Houve muita coisa ao longo dos meus poucos-tantos anos, em que acreditei com toda minha fé e, com alguma dor, deixei de acreditar. Na generosidade da fada do dente. No sexo feminino da Vovó Mafalda. Na possibilidade de andar nas nuvens. Desilusões, no melhor sentido da palavra. Quem nunca?
E dentre as ilusões e outras peças que a vida nos prega, eu já acreditei naquele amor dos contos de fadas, que tudo vence e que nunca se vê em risco. Já acreditei nos amores divinos, traçados há milênios, verdadeiramente predestinados. Já acreditei em amores blindados, que passam pela vida como um tanque de guerra sem nem perceber ameaças ao redor.
Mas cada uma dessas hipóteses foi caindo pelo meio do caminho. E eu já não sabia muito bem no que acreditar- ou pior, se já não deveria acreditar em mais nada do amor, vivendo apenas de relações superficiais, que nunca mergulhassem fundo, bastando que fizessem algum sentido a curto prazo. Acreditar em pouco e não naquele tanto que é a fé no amor como base, meta, alicerce e destino.
Mas aí veio você. Veio você falando bobagem, veio você sem pretender ser a razão da minha vida. E vim eu. Vim eu querendo rir, querendo meia dúzia de coisas boas perto de você. Sem querer planejar se acordaríamos juntos pelo resto da vida ou se nem quereríamos dormir lado a lado naquela noite. Era o que era. E era bom assim.
E eu comecei a perceber que isso poderia dar certo. Que isso poderia dar muito certo. Um amor terreno: era isso, apenas. Com mil desafios, mil parafusos para apertar, mil chatices para tolerar, mil dúvidas e só uma certeza: a de acreditar nessa história.
E sabe por que eu acredito em nós dois?
Porque tem dias em que você está chato para caralho. E eu olho para o seu rosto e penso "nossa, ele está chato para caralho". E mesmo assim eu quero ficar ao seu lado no sofá.
Porque tem dias eu que eu fico insuportável. Choro, critico, reclamo e acuso. E sei que você pensa que dentre todas as criaturas insuportáveis do mundo, eu sou a única que você suporta suportar.
Porque você puxa a coberta. Eu te chuto de noite. Você ronca. Eu babo. Você fica puto porque meu celular vibra à noite. Eu fico puta porque você coloca o despertador para 15 minutos antes do necessário. E todo dia é para essa cama que a gente quer voltar, no matter what.

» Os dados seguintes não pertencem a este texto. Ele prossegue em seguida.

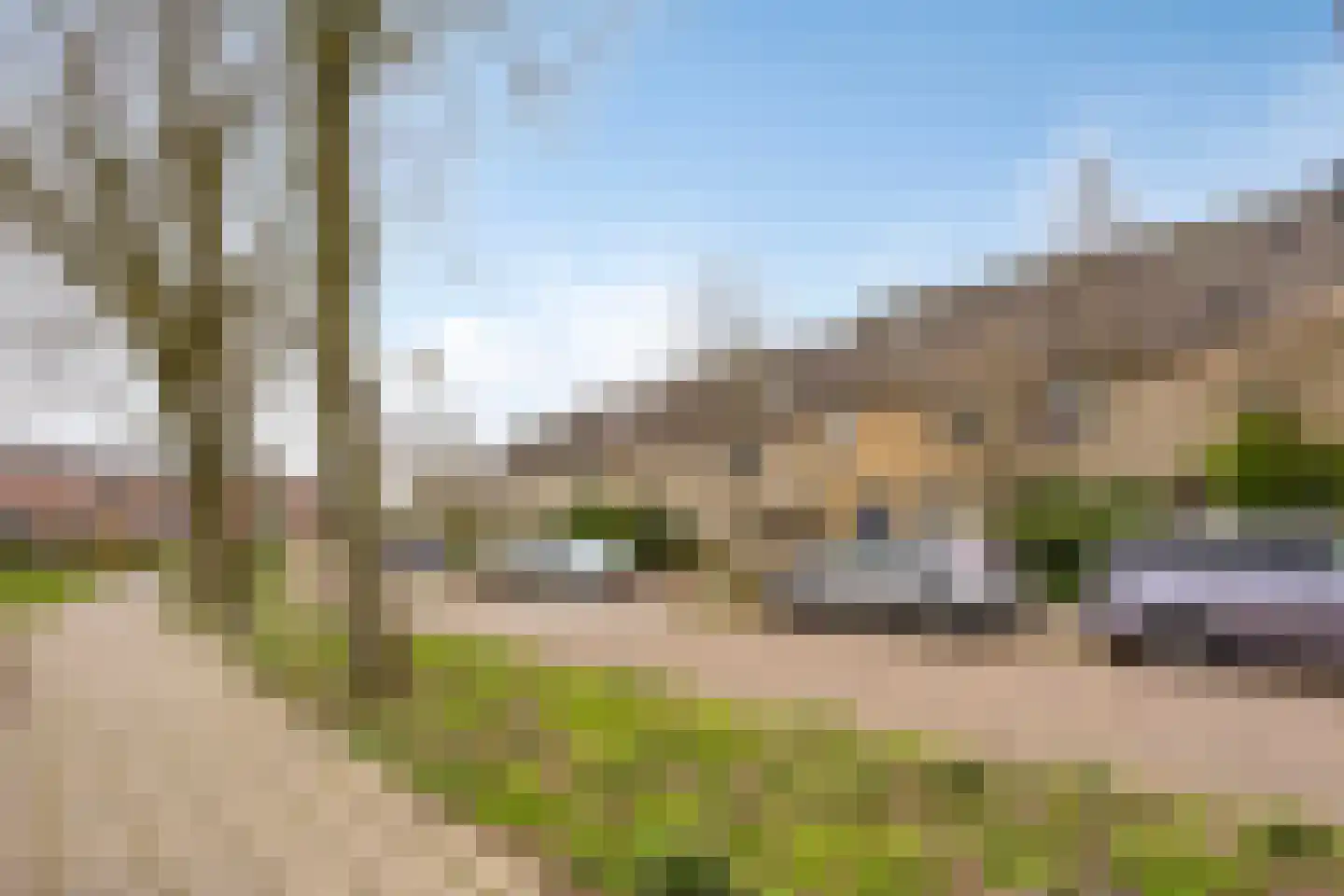 Rode Kruisstraat 3 G Amsterdam thumbnail 40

Porque às vezes você fica preso no trabalho até tarde. E eu fico chateada porque queria que você chegasse logo porque estar com você é a melhor parte do dia e eu não quero que ela seja mais curta. Mas eu entendo.

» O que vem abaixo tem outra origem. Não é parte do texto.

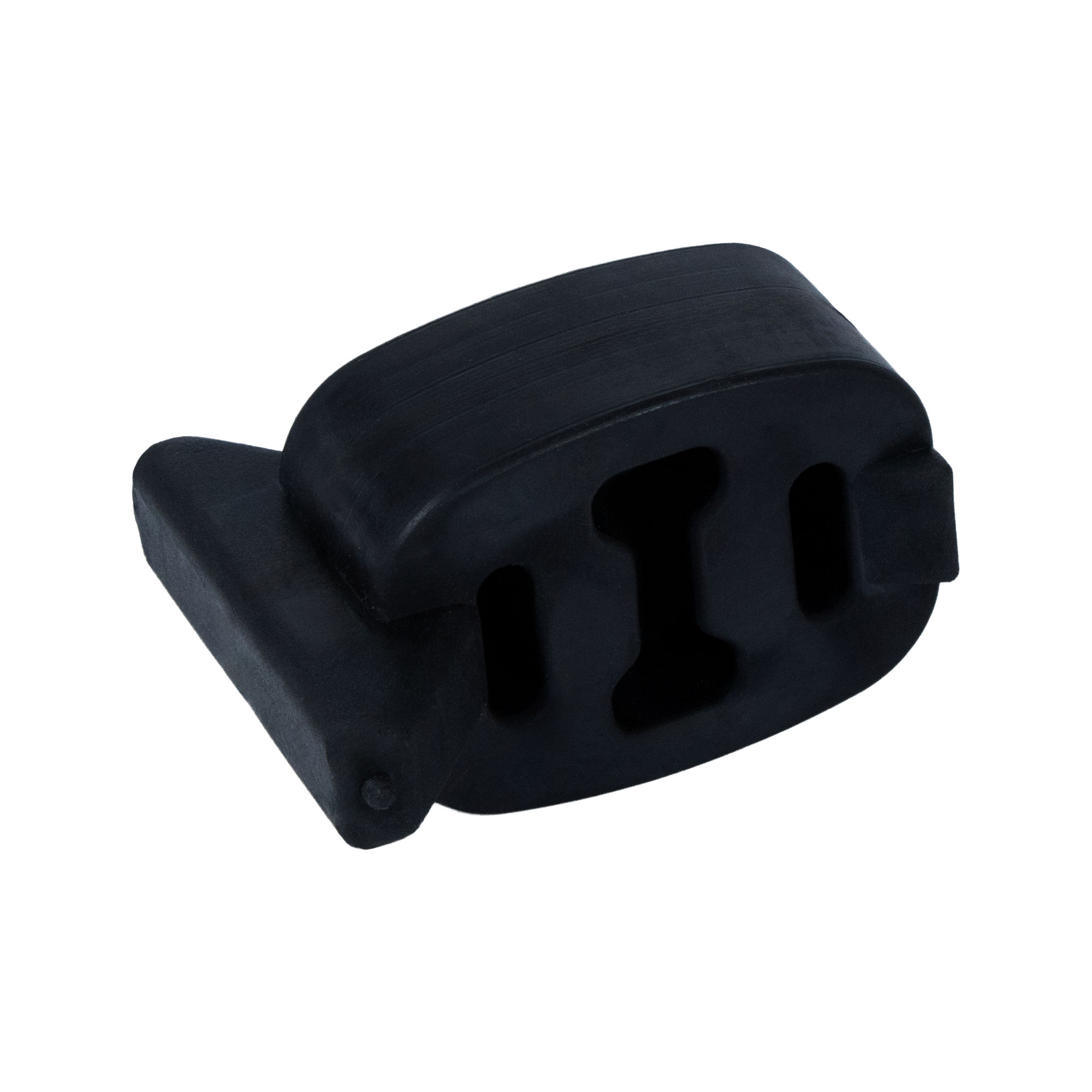 Fiat Exhaust Hanger - AAR79-5815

Porque há finais de semana em que eu preciso trabalhar. E você resolve trabalhar também, na outra ponta da mesa. E uma hora a gente diz que chega por hoje e sai para tomar o ar na noite.

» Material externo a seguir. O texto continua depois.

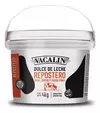 Dulce de leche Repostero Vacalin x 4kg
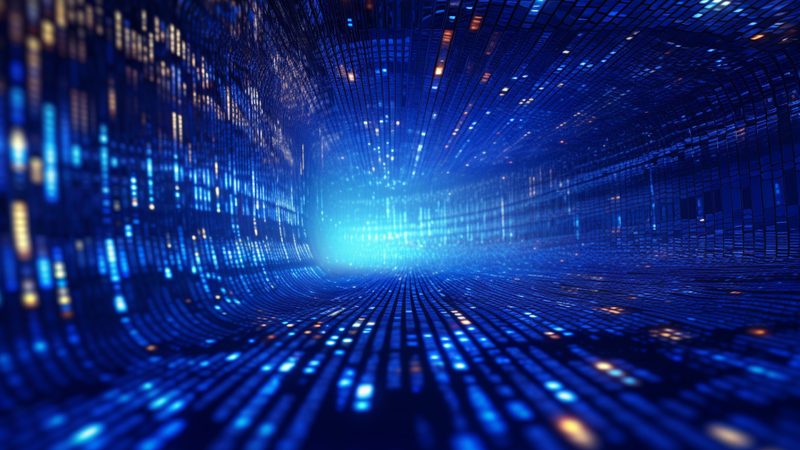 企业办公效率提升的关键：OA办公软件选型指南**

E acredito na gente porque não somos um conto de fadas. Porque eu nunca tive vocação para esperar um príncipe de cabelo jogadinho que chegaria a cavalo. E se eu fosse dessas, você, graças a Deus, nunca teria se interessado por mim. Nos encontramos porque ambos caminharam até aqui e quiseram seguir caminhando juntos.
Acredito em nós dois porque não precisamos acreditar que esse é um amor divinal. Não precisamos ser escravos do destino. Não estamos aqui pela vontade de algum astro ou de algum deus. Estamos aqui por uma única razão: nós queremos estar.
E porque a gente não quer que seja blindado. Não queremos a certeza de que fomos ontem, somos hoje e seremos amanhã. O risco faz parte de tudo o que é de verdade. E disso nós fazemos questão: que seja de verdade. Com fiapos para arrancar e atrasos para tolerar, com arestas para aparar e erros para perdoar. Eu acredito em nós dois porque no meio desse mundão com tanto amor fantástico, incrível e impecável, nós somos apenas um amor de verdade.